Entries supplied:
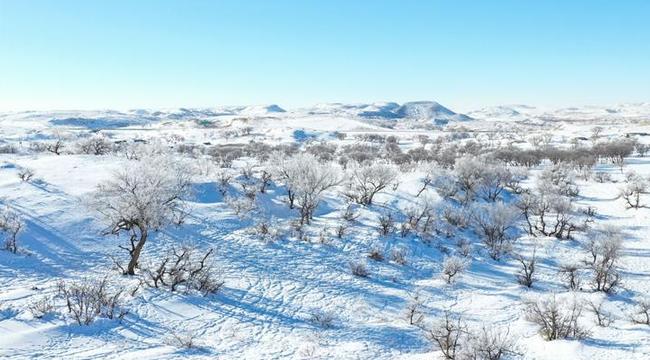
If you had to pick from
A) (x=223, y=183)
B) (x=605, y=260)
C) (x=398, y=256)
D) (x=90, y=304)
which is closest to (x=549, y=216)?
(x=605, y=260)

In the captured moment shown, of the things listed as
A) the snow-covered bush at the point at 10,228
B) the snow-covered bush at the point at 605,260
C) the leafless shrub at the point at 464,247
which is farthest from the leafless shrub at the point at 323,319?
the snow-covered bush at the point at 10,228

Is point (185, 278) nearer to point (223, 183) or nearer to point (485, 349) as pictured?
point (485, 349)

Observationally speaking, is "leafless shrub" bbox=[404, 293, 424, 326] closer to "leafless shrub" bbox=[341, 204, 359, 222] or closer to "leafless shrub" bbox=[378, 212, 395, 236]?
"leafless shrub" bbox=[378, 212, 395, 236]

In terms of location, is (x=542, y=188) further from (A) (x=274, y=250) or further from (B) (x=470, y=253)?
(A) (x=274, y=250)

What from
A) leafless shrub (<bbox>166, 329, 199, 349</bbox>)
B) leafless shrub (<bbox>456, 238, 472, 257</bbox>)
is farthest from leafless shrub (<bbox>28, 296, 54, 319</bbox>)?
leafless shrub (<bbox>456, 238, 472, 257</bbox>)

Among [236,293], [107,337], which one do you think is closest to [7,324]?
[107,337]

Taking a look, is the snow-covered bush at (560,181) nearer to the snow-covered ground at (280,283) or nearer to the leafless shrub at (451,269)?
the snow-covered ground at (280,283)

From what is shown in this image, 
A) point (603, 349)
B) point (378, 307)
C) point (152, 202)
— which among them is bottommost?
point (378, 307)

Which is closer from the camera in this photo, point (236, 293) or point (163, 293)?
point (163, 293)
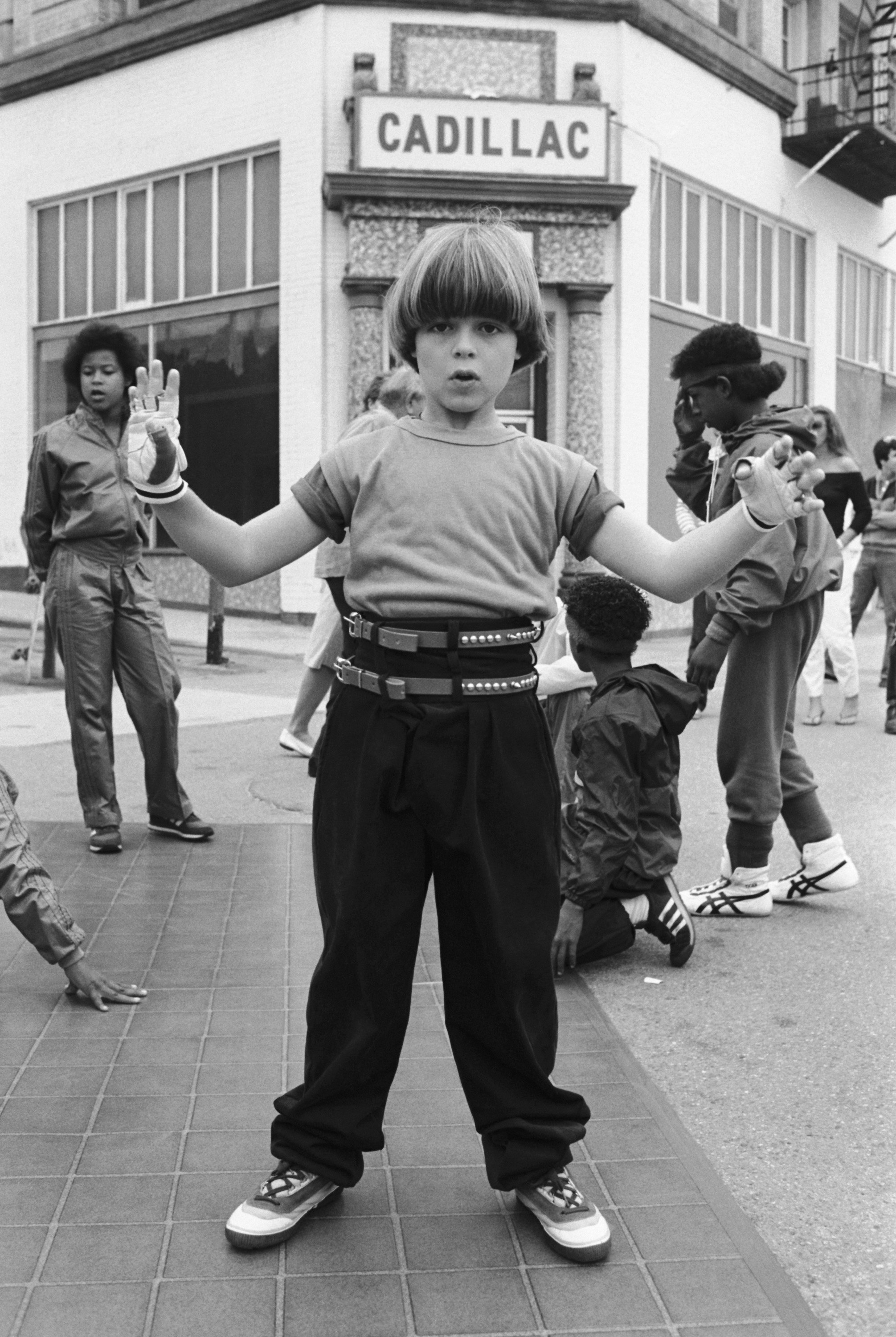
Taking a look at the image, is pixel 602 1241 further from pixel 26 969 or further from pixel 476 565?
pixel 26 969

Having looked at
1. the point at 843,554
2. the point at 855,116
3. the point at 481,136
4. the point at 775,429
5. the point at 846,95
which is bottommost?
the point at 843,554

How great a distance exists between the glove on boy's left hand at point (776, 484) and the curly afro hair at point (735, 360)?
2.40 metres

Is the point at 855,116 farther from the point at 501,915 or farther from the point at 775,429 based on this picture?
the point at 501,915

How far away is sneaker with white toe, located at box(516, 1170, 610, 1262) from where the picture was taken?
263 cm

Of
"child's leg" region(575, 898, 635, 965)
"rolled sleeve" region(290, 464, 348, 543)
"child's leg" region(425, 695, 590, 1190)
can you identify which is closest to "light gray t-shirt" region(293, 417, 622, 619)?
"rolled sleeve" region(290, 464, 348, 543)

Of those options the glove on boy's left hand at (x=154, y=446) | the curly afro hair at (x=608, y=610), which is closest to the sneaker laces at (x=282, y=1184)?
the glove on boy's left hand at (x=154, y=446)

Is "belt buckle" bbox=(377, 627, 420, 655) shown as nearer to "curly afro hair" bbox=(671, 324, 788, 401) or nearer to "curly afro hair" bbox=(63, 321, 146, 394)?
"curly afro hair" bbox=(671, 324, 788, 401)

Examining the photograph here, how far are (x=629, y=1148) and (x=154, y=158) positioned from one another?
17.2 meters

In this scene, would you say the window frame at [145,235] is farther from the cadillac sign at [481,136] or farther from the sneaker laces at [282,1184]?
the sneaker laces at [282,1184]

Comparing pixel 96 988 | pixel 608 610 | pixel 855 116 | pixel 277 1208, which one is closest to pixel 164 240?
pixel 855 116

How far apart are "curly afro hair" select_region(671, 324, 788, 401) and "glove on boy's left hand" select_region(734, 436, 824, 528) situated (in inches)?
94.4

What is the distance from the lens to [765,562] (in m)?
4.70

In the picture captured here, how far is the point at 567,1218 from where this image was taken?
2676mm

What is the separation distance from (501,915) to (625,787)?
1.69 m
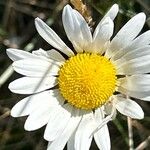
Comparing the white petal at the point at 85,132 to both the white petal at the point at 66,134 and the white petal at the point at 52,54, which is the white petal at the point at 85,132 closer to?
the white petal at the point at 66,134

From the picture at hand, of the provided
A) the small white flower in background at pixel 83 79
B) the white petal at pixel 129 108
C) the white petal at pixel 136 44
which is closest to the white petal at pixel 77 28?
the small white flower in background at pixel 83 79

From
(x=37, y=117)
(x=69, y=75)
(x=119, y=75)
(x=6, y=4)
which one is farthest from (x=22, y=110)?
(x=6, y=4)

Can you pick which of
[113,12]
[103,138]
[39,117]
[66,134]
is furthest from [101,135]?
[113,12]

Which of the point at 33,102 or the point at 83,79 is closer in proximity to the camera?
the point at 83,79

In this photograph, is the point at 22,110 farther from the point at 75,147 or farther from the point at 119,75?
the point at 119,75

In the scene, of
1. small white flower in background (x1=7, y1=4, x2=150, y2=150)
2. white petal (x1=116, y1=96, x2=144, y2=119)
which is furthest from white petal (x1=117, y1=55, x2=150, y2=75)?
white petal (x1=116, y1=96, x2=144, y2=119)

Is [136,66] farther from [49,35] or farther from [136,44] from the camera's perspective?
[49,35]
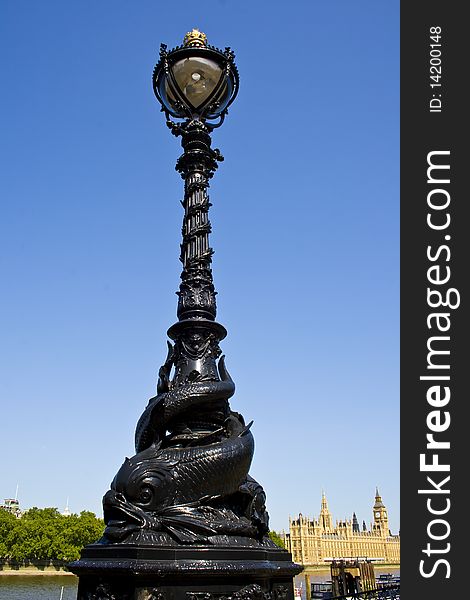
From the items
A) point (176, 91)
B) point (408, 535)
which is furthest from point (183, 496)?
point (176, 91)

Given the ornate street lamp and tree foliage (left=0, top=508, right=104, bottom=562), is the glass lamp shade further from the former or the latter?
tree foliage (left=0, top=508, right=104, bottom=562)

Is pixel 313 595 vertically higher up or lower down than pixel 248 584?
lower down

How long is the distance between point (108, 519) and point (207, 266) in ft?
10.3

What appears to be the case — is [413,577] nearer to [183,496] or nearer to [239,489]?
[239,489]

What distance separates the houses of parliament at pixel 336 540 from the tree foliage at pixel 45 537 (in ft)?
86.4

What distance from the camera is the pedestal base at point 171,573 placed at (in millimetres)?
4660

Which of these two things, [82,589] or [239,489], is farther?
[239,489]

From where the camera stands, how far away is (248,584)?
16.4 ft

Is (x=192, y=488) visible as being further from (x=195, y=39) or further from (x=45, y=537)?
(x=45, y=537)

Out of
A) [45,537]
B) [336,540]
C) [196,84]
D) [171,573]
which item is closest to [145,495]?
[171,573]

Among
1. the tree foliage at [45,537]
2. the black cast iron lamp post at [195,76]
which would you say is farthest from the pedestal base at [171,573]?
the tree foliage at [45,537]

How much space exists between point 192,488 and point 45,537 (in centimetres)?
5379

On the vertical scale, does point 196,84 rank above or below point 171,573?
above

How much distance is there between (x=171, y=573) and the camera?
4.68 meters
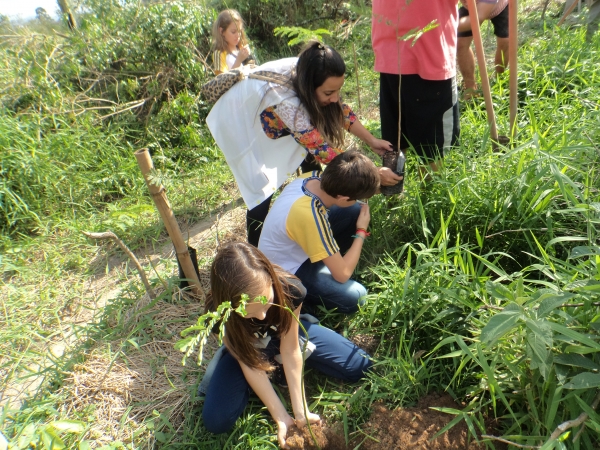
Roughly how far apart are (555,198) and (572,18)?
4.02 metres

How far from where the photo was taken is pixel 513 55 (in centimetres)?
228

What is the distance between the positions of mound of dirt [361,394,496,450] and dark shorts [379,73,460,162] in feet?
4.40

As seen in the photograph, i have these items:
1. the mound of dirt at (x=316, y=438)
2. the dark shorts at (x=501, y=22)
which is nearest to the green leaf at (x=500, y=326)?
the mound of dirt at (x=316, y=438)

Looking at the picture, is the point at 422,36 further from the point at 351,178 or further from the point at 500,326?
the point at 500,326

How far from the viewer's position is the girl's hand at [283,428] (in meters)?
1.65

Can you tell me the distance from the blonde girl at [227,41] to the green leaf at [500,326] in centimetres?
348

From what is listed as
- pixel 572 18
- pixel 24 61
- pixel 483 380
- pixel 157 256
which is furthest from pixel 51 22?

What you have to do: Give the records as a Markdown table with the columns Row and Line, starting at the line that contains "What distance from" and ending at the line that contains "4.68 meters". Number each line in the Row column and leave out blank lines.

Answer for the task:
| Row | Line |
|---|---|
| 1 | What distance from the camera is the pedestal base at point 171,573 placed at (in millimetres)? |
| 2 | 4660 |
| 3 | Which of these two things, [82,589] or [239,489], is farther? |
| 4 | [239,489] |
| 5 | From where the camera stands, how far away is (248,584)? |
| 6 | 16.4 ft |
| 7 | Is (x=192, y=488) visible as being further from (x=195, y=39) or further from (x=45, y=537)? |
| 8 | (x=45, y=537) |
| 9 | Out of |
| 10 | A) [45,537] |
| 11 | B) [336,540] |
| 12 | C) [196,84] |
| 13 | D) [171,573] |
| 14 | which item is closest to [145,495]? |
| 15 | [171,573] |
| 16 | Among |
| 17 | 1. the tree foliage at [45,537] |
| 18 | 2. the black cast iron lamp post at [195,76] |
| 19 | which would you say is farthest from the pedestal base at [171,573]? |
| 20 | the tree foliage at [45,537] |
| 21 | How much space exists between point 192,488 and point 45,537 (in centimetres)? |
| 22 | 5379 |
| 23 | On the vertical scale, does point 196,84 rank above or below point 171,573? |
| 24 | above |
| 25 | How much distance is there between (x=171, y=573) and the camera? |
| 26 | 4.68 meters |